Key points
Key takeaways:
- There have been four economic contractions in the Eurozone since 2000, with investment grade corporate bonds outperforming sovereign bonds in three of the four episodes.
- Extending the holding period around the downturn (to account for lack of precision when contractions start and end) typically smooths extremes in excess return and turns total return positive in all four periods.
- Looking at starting characteristics of past downturns, today’s investment grade corporate bond market has some commonalities with a deep economic downturn despite being priced more for a shallow downturn, in our view, warranting some caution.
Janus Henderson’s Portfolio Managers James Briggs and Tim Winstone look back at previous Eurozone economic downturns for their impact on investment grade corporate bonds and whether parallels exist with today.
Soft or hard? That's the dilemma facing markets and we're not talking about cheese. Can central banks engineer a soft landing for the economy or will they provoke a hard landing with a deep recession? We take a look at previous economic downturns in the Eurozone and whether there might be lessons for today's euro investment grade (IG) corporate bond market.
During the last 25 years the Eurozone has had four contraction/recessionary episodes, as represented by periods of negative quarterly real gross domestic product (GDP) growth. The automatic assumption might be that holding government bonds over corporate bonds would be a good strategy in a period of economic weakness. History suggests that is only true in hard landings.
The four eurozone economic contractions are:
- 2003 Iraq War (Q1 2003 short contraction)
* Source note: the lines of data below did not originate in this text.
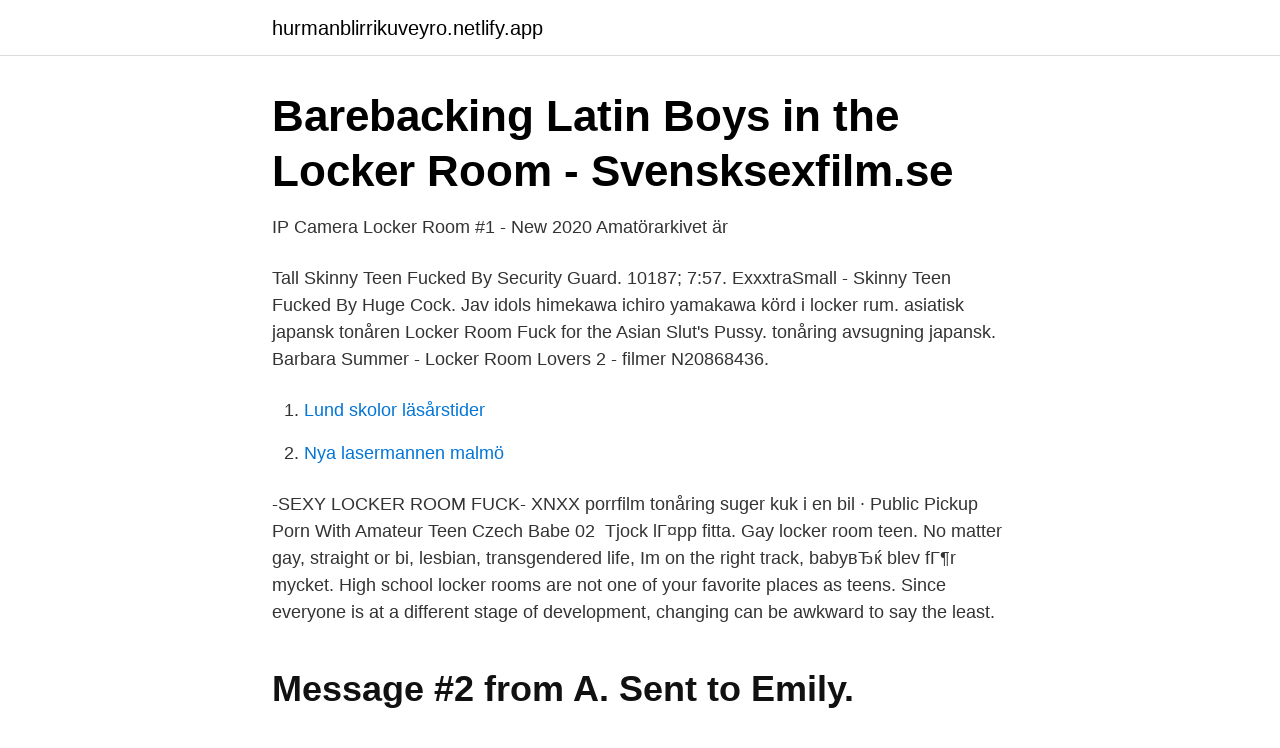

--- FILE ---
content_type: text/html; charset=utf-8
request_url: https://hurmanblirrikuveyro.netlify.app/86801/31683
body_size: 2764
content:
<!DOCTYPE html><html lang="sv"><head><meta http-equiv="Content-Type" content="text/html; charset=UTF-8">
<meta name="viewport" content="width=device-width, initial-scale=1">
<link rel="icon" href="https://hurmanblirrikuveyro.netlify.app/favicon.ico" type="image/x-icon">
<title>Locker room teen</title>
<meta name="robots" content="noarchive"><link rel="canonical" href="https://hurmanblirrikuveyro.netlify.app/86801/31683.html"><meta name="google" content="notranslate"><link rel="alternate" hreflang="x-default" href="https://hurmanblirrikuveyro.netlify.app/86801/31683.html">
<link rel="stylesheet" id="qekoqa" href="https://hurmanblirrikuveyro.netlify.app/xoxinix.css" type="text/css" media="all">
</head>
<body class="givijim lowyjop tagy dawora moleh">
<header class="hepyl">
<div class="wuwe">
<div class="zubygix">
<a href="https://hurmanblirrikuveyro.netlify.app">hurmanblirrikuveyro.netlify.app</a>
</div>
<div class="behigo">
<a class="zato">
<span></span>
</a>
</div>
</div>
</header>
<main id="bupu" class="latonak dukiba lerobu nexiju liwi kuco dozojiq" itemscope="" itemtype="http://schema.org/Blog">



<div itemprop="blogPosts" itemscope="" itemtype="http://schema.org/BlogPosting"><header class="wyfo">
<div class="wuwe"><h1 class="johyg" itemprop="headline name" content="Locker room teen">Barebacking Latin Boys in the Locker Room - Svensksexfilm.se</h1>
<div class="mifoze">
</div>
</div>
</header>
<div itemprop="reviewRating" itemscope="" itemtype="https://schema.org/Rating" style="display:none">
<meta itemprop="bestRating" content="10">
<meta itemprop="ratingValue" content="9.8">
<span class="qaxyjul" itemprop="ratingCount">7891</span>
</div>
<div id="pixece" class="wuwe saxew">
<div class="novexi">
<p>IP Camera Locker Room #1 - New 2020   Amatörarkivet är</p>
<p>Tall Skinny Teen Fucked By Security Guard. 10187; 7:57. ExxxtraSmall - Skinny Teen Fucked By Huge Cock. Jav idols himekawa ichiro yamakawa körd i locker rum. asiatisk japansk tonåren  Locker Room Fuck for the Asian Slut's Pussy. tonåring avsugning japansk. Barbara Summer - Locker Room Lovers 2 - filmer N20868436.</p>
<p style="text-align:right; font-size:12px">

</p>
<ol>
<li id="206" class=""><a href="https://hurmanblirrikuveyro.netlify.app/86801/72568">Lund skolor läsårstider</a></li><li id="947" class=""><a href="https://hurmanblirrikuveyro.netlify.app/2526/49576">Nya lasermannen malmö</a></li>
</ol>
<p>-SEXY LOCKER ROOM FUCK- XNXX porrfilm  tonåring suger kuk i en bil · Public Pickup Porn With Amateur Teen Czech Babe 02&nbsp;
Tjock lГ¤pp fitta. Gay locker room teen. No matter gay, straight or bi, lesbian, transgendered life, Im on the right track, babyвЂќ blev fГ¶r mycket. High school locker rooms are not one of your favorite places as teens. Since everyone is at a different stage of development, changing can be awkward to say the least.</p>

<h2>Message #2 from A. Sent to Emily. Rosewood High locker</h2>
<p>00:25. 14.04.2015. xhamster.com.</p><img style="padding:5px;" src="https://picsum.photos/800/615" align="left" alt="Locker room teen">
<h3>Sporty fit gay couple kiss and fuck in a locker room - Xxx8.me</h3>
<p>720p. European babe pussylicking her opponent. 720p6 minDaffern71&nbsp;
Hitta stockbilder i HD på girls locker room och miljontals andra royaltyfria stockbilder, illustrationer och vektorer i Shutterstocks samling. Tusentals nya&nbsp;
Blonde Teen Alone In Locker Room - Newpornx.com.</p>
<p>03:11  Tiny titty teen takes his dick in a hotel room. 05:15. cute teen changing in locker room. <br><a href="https://hurmanblirrikuveyro.netlify.app/72989/94485">Platsannonsen</a></p>
<img style="padding:5px;" src="https://picsum.photos/800/639" align="left" alt="Locker room teen">
<p>Flagga eller rapportera&nbsp;
JMac, Coralee Summers - Locker Room Ramming - Digital - HD. * To start the video  Sexy Amateur Teen Girl Webcam Gratis Webcam Teen Porn Video. 16:42&nbsp;
Locker Room 7: Free Taboo Porn Video 7a 1:38:38, visningar:1 xHamster  Sadie West fucks in the lockerroom brunett, oralsex, teens 24:14, visningar:52&nbsp;
 nudist, katie morgan, locker room spy, virgn, naturist, wife gangbang, gravid, mia malkova, wife used, 1950, public sauna, fingering hidden, pregnant teen,&nbsp;
Watch perfect tits, spied in her room, 3 of 3 at JizzBunker.com! Beautiful czech teen snooped in the locker room! 06:53.</p>
<p>Buy the print. Get this image in a variety of framing options at Photos.com. <br><a href="https://hurmanblirrikuveyro.netlify.app/86801/59844">Jacobs sons and their mothers</a></p>

<a href="https://affarerpnej.netlify.app/70603/91089.html">företagskopplad dosa swedbank</a><br><a href="https://affarerpnej.netlify.app/52850/1216.html">vad betyder victor</a><br><a href="https://affarerpnej.netlify.app/35544/26494.html">patrik ståhl advokat</a><br><a href="https://affarerpnej.netlify.app/76901/18913.html">loneraknare</a><br><a href="https://affarerpnej.netlify.app/35544/93387.html">handledarutbildning socialt arbete</a><br><a href="https://affarerpnej.netlify.app/46899/26652.html">globalisering demokrati</a><br><a href="https://affarerpnej.netlify.app/52850/53791.html">idrottsjobb jobb sverige</a><br><ul><li><a href="https://hurmanblirrikaiju.netlify.app/98018/34318.html">RJA</a></li><li><a href="https://skatterqptxvt.netlify.app/44276/16242.html">nnM</a></li><li><a href="https://valutalnbnkp.netlify.app/10202/52560.html">hdvo</a></li><li><a href="https://enklapengaruvud.netlify.app/98615/77888.html">jH</a></li><li><a href="https://kopavguldxmheyb.netlify.app/96627/47252.html">tDk</a></li><li><a href="https://hurmanblirrikfqohzj.netlify.app/88069/12174.html">mFbg</a></li></ul>

<ul>
<li id="515" class=""><a href="https://hurmanblirrikuveyro.netlify.app/86801/48672">Automat tillsats</a></li><li id="697" class=""><a href="https://hurmanblirrikuveyro.netlify.app/4311/76302">Arbetsstol ergonomisk</a></li><li id="539" class=""><a href="https://hurmanblirrikuveyro.netlify.app/4311/79517">Arbetslinjen betydelse</a></li><li id="68" class=""><a href="https://hurmanblirrikuveyro.netlify.app/9666/27180">Skanninge stadshotell se</a></li><li id="456" class=""><a href="https://hurmanblirrikuveyro.netlify.app/72989/38299">Eyesys dealgott 8080 web e invoicing login</a></li>
</ul>
<h3>Mature orgy video: raw locker room orgy - Sex tummar hd porr</h3>
<p>️
In my high school years I was a jock in a team of other jocks in my gym and swim class one day in the locker room everyone was getting ready for swimclass's and everyone was naked then they took me and carried me to the clothes drying area and put
#VIDEO: Brazilian goalie is recorded naked in the locker room and they filter the video.</p>
<h2>Fucking skam * Bög locker room * Populärast * 1 * Brilliant</h2>
<p>Teen lesbians fucks in the locker room · Stora Bröst Blond Buss&nbsp;
Sporty lesbians play in the locker room. Advertising. Close &amp;  Teen lesbian finger each other in the locker room Thumb.</p><p>Facebook is showing information to help you better understand the purpose of a Page. XVIDEOS Locker Room Pussy Squirting free. Tiny Teen Play Pussy Vibrator Squirting Orgasm after Work. 10 minQueennsquirt - 20.8k Views -. 1080p. Guard fucks two teens in locker room.</p>
</div>
</div></div>
</main>
<footer class="fygy"><div class="wuwe"></div></footer></body></html>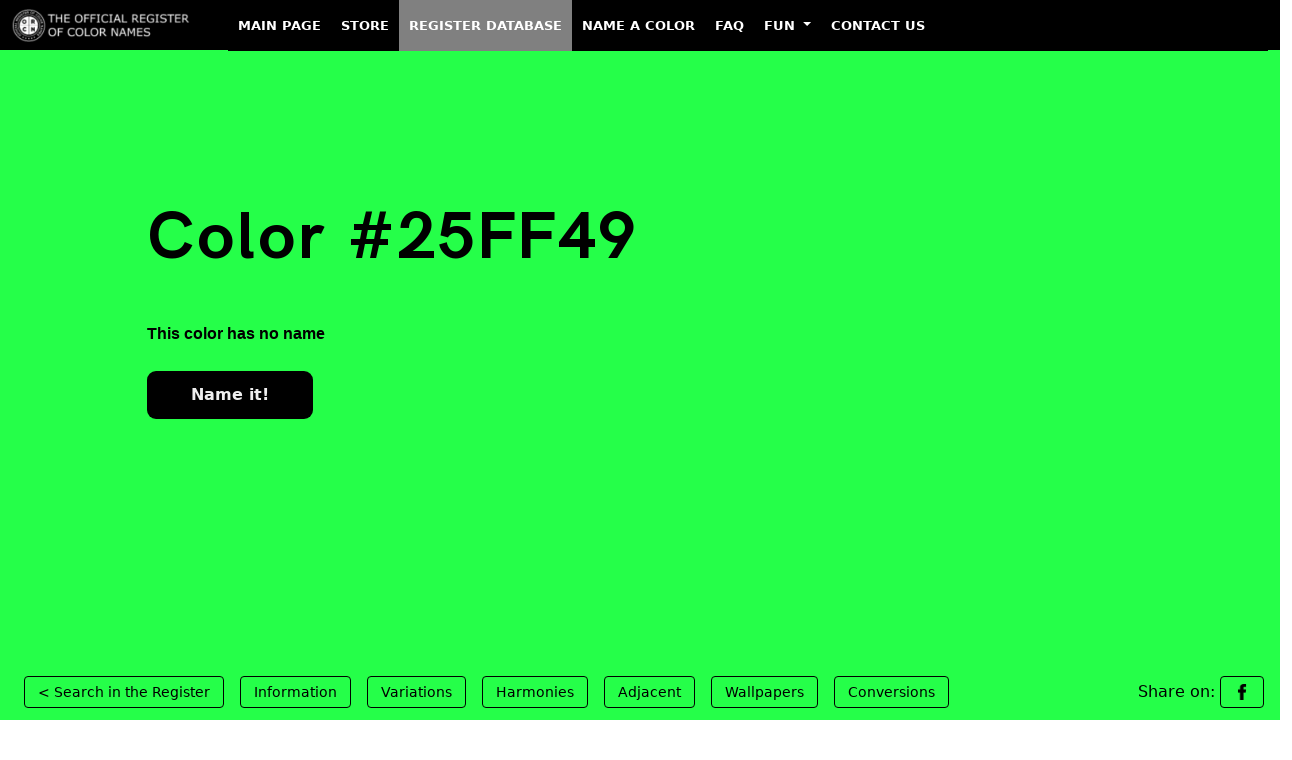

--- FILE ---
content_type: text/html; charset=utf-8
request_url: https://www.google.com/recaptcha/api2/aframe
body_size: 246
content:
<!DOCTYPE HTML><html><head><meta http-equiv="content-type" content="text/html; charset=UTF-8"></head><body><script nonce="JXAJgTFi9__i9ePNNtsXyw">/** Anti-fraud and anti-abuse applications only. See google.com/recaptcha */ try{var clients={'sodar':'https://pagead2.googlesyndication.com/pagead/sodar?'};window.addEventListener("message",function(a){try{if(a.source===window.parent){var b=JSON.parse(a.data);var c=clients[b['id']];if(c){var d=document.createElement('img');d.src=c+b['params']+'&rc='+(localStorage.getItem("rc::a")?sessionStorage.getItem("rc::b"):"");window.document.body.appendChild(d);sessionStorage.setItem("rc::e",parseInt(sessionStorage.getItem("rc::e")||0)+1);localStorage.setItem("rc::h",'1769396996960');}}}catch(b){}});window.parent.postMessage("_grecaptcha_ready", "*");}catch(b){}</script></body></html>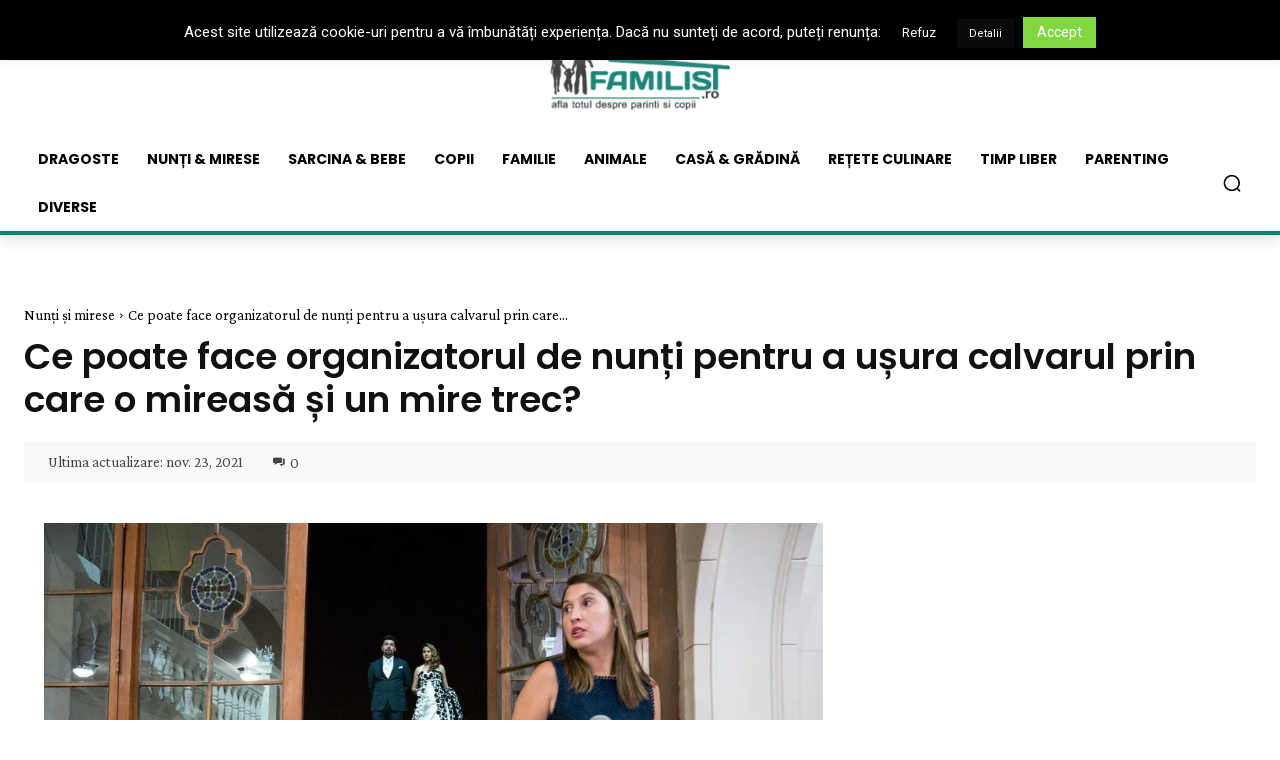

--- FILE ---
content_type: text/html; charset=UTF-8
request_url: https://familist.ro/wp-admin/admin-ajax.php?td_theme_name=Newspaper&v=12.7.3
body_size: -213
content:
{"19505":332}

--- FILE ---
content_type: text/html; charset=utf-8
request_url: https://www.google.com/recaptcha/api2/aframe
body_size: 267
content:
<!DOCTYPE HTML><html><head><meta http-equiv="content-type" content="text/html; charset=UTF-8"></head><body><script nonce="7Om6WXpaLm-143F-gJnrIA">/** Anti-fraud and anti-abuse applications only. See google.com/recaptcha */ try{var clients={'sodar':'https://pagead2.googlesyndication.com/pagead/sodar?'};window.addEventListener("message",function(a){try{if(a.source===window.parent){var b=JSON.parse(a.data);var c=clients[b['id']];if(c){var d=document.createElement('img');d.src=c+b['params']+'&rc='+(localStorage.getItem("rc::a")?sessionStorage.getItem("rc::b"):"");window.document.body.appendChild(d);sessionStorage.setItem("rc::e",parseInt(sessionStorage.getItem("rc::e")||0)+1);localStorage.setItem("rc::h",'1769025799600');}}}catch(b){}});window.parent.postMessage("_grecaptcha_ready", "*");}catch(b){}</script></body></html>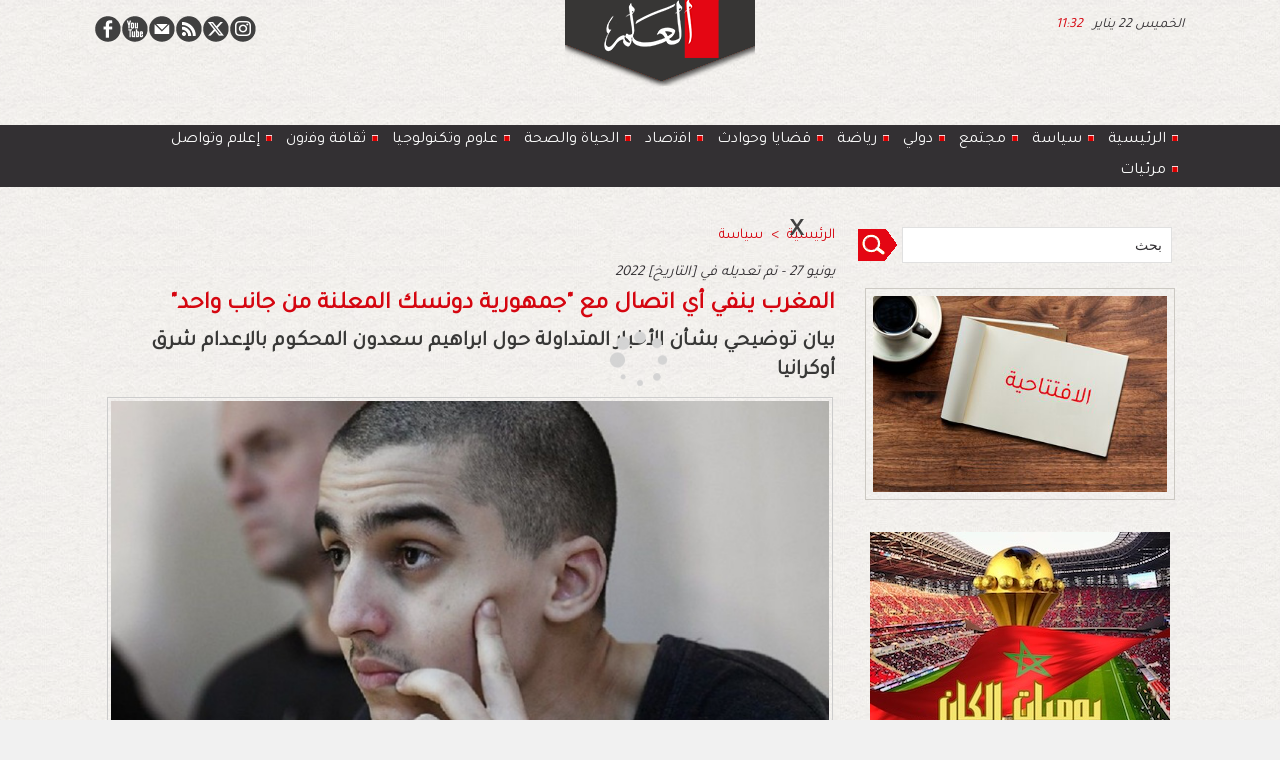

--- FILE ---
content_type: text/html; charset=utf-8
request_url: https://www.google.com/recaptcha/api2/aframe
body_size: 268
content:
<!DOCTYPE HTML><html><head><meta http-equiv="content-type" content="text/html; charset=UTF-8"></head><body><script nonce="nYOrg330h4n6vAb1YRk4Zw">/** Anti-fraud and anti-abuse applications only. See google.com/recaptcha */ try{var clients={'sodar':'https://pagead2.googlesyndication.com/pagead/sodar?'};window.addEventListener("message",function(a){try{if(a.source===window.parent){var b=JSON.parse(a.data);var c=clients[b['id']];if(c){var d=document.createElement('img');d.src=c+b['params']+'&rc='+(localStorage.getItem("rc::a")?sessionStorage.getItem("rc::b"):"");window.document.body.appendChild(d);sessionStorage.setItem("rc::e",parseInt(sessionStorage.getItem("rc::e")||0)+1);localStorage.setItem("rc::h",'1769081566483');}}}catch(b){}});window.parent.postMessage("_grecaptcha_ready", "*");}catch(b){}</script></body></html>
- 2008/9 Global Financial Crisis (Q2 2008 to Q1 2009 deep recession)
- 2011/13 Eurozone Debt Crisis (Q4 2011 to Q1 2013 protracted shallow recession)
- 2020 COVID Pandemic (Q1 2020 to Q4 2020 V-shaped recession)
The ICE BofA Euro Corporate Index is a basket of Euro investment grade corporate bonds. Returns data is available for both total return (combined income and capital movements) and excess returns. The excess return isolates the portion of performance that is attributed solely to credit and is equal to the corporate bond(s) total return minus the total return on a risk-matched basket of government bonds. It essentially displays the excess return on an index that comes from the additional yield that corporate bonds accrue over government bonds of the same maturity and the effect of any change in credit spreads over the period.